Those concerned about not gaining (or re-gaining) those dreaded holiday pounds would be wise to skip the festive after-work cocktails and avoid the increase in alcohol consumption that generally comes along with celebrating the season.
Why? Well, according to an article in the New York Times, regular alcohol consumption may add anywhere from 100 to 300 extra calories a day to the average American’s intake. As a result, alcohol can be as likely a contributor to excessive weight gain, and by extension obesity, as drinking pop or other sugar-sweetened drinks.
The Times article cites a recent study by U.S. researchers that used data from the National Health and Nutrition Examination Survey.
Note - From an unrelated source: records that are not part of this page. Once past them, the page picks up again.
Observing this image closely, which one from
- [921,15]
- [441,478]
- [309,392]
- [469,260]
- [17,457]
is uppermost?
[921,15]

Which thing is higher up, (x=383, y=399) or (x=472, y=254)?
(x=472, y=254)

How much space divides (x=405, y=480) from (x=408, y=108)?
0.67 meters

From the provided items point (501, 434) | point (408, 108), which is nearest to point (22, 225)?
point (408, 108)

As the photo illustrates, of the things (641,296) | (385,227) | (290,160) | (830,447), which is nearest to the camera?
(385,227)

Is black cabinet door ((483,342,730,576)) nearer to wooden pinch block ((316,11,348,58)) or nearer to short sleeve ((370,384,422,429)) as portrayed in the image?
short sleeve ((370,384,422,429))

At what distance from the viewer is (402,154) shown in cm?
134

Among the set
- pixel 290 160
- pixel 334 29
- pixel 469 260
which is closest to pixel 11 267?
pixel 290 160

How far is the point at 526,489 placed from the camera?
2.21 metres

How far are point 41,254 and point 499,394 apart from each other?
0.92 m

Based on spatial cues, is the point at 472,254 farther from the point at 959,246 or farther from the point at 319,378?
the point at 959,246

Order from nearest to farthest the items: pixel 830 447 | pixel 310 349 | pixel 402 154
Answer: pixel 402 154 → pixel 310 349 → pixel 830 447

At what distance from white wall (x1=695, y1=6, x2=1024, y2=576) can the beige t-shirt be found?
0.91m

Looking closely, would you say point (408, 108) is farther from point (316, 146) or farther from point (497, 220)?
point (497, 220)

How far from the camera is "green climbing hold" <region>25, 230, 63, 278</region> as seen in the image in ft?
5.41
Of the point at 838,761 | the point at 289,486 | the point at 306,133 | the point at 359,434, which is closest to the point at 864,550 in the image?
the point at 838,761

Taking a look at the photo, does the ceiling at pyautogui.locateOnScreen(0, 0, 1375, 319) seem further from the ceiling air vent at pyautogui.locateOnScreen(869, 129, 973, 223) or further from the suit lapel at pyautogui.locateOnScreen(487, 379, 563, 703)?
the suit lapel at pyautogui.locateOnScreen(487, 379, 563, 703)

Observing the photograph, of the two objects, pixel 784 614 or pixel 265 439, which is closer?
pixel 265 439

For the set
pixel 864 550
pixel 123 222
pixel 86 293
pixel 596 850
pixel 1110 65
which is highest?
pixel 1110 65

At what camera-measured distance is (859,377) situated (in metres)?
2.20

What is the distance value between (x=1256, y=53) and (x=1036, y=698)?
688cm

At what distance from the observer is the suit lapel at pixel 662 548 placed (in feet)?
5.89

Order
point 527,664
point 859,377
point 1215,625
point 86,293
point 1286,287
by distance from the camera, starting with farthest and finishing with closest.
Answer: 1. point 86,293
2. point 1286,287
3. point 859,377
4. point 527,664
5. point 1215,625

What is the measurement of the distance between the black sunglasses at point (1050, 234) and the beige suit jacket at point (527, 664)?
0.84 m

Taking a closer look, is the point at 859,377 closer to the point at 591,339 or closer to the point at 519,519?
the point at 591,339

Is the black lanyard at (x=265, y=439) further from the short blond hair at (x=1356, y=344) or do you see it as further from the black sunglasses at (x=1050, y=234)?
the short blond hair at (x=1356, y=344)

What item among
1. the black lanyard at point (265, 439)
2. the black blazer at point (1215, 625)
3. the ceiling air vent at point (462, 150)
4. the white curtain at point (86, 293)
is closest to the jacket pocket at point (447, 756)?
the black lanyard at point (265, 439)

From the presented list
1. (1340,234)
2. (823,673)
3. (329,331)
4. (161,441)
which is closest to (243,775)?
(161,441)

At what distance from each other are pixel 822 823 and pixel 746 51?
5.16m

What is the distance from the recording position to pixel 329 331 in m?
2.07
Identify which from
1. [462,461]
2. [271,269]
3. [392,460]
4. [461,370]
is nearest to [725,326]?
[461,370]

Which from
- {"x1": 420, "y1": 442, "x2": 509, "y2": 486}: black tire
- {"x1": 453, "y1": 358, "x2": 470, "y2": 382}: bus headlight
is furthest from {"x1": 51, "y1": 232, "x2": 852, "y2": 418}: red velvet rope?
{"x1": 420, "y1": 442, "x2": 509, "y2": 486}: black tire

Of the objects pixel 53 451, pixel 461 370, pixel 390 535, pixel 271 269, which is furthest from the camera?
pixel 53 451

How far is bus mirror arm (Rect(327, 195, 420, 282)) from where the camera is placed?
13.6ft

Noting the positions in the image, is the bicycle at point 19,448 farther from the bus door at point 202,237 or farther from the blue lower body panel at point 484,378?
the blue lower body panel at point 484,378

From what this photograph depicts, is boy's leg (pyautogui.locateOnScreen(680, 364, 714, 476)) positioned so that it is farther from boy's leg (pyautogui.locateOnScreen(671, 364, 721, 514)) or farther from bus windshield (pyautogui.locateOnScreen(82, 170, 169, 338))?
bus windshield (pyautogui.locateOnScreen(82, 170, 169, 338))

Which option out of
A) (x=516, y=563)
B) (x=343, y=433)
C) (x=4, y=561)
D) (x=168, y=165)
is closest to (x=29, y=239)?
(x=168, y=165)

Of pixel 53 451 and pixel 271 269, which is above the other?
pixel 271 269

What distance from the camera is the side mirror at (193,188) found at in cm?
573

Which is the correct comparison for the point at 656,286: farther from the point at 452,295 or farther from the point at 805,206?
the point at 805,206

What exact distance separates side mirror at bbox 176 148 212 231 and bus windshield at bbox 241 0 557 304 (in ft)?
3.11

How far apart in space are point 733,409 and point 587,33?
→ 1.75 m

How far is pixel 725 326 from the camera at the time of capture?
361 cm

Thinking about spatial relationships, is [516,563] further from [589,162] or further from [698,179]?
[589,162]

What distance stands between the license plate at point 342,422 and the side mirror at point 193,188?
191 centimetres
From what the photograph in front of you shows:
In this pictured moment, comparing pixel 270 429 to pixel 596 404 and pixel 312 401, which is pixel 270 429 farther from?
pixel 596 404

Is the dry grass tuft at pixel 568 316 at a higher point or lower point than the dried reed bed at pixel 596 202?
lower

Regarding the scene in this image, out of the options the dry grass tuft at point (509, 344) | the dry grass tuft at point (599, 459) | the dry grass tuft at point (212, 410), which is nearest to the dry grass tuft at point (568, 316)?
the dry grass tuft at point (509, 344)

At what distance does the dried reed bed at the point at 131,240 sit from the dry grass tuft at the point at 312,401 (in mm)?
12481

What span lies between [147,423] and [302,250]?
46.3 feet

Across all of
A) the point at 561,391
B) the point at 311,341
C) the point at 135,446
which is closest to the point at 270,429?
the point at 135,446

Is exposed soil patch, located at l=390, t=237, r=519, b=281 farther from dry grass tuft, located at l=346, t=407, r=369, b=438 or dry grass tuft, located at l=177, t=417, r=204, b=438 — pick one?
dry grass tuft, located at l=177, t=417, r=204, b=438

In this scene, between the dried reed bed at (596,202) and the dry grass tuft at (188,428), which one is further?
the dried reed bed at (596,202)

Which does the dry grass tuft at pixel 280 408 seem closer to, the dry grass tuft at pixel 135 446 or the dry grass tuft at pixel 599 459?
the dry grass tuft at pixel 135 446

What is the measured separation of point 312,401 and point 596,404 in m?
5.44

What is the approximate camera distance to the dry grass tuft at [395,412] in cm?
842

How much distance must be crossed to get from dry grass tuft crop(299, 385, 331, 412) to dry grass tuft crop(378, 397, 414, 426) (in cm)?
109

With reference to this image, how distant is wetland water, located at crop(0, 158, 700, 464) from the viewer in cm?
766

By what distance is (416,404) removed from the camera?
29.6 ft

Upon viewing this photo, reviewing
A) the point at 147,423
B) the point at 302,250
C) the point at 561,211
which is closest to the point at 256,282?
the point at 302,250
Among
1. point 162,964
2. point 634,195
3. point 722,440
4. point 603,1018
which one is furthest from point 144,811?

The survey took in information from more than 11,000 adults over the age of 20 years old.
The survey’s findings offer greater insight into not only how much people are drinking on a regular basis, but it also suggests just how that consumption may contribute to weight gain.
Some of the study’s more interesting findings include:
Among those who drink regularly, alcohol made up about 16 percent of their daily calories. In fact, in some cases people who drank regularly consumed more than 300 calories worth of alcohol a day.
Men, on average, drink more than women. And young men drink the most. But that doesn’t mean the female population is largely teetotal. In fact, about 18 percent of women have a daily drink. And women between the ages of 20 and 59 were the most frequent consumers, averaging 60 calories worth of alcohol a day.
While a large majority of the population examined in the study didn’t consumer alcohol regularly, the study didn’t take into account how seasonal parties may up consumption rates.
So, if you’re hoping to still fit into your jeans come Jan.1, you may want to give that 120-calorie glass of wine a pass.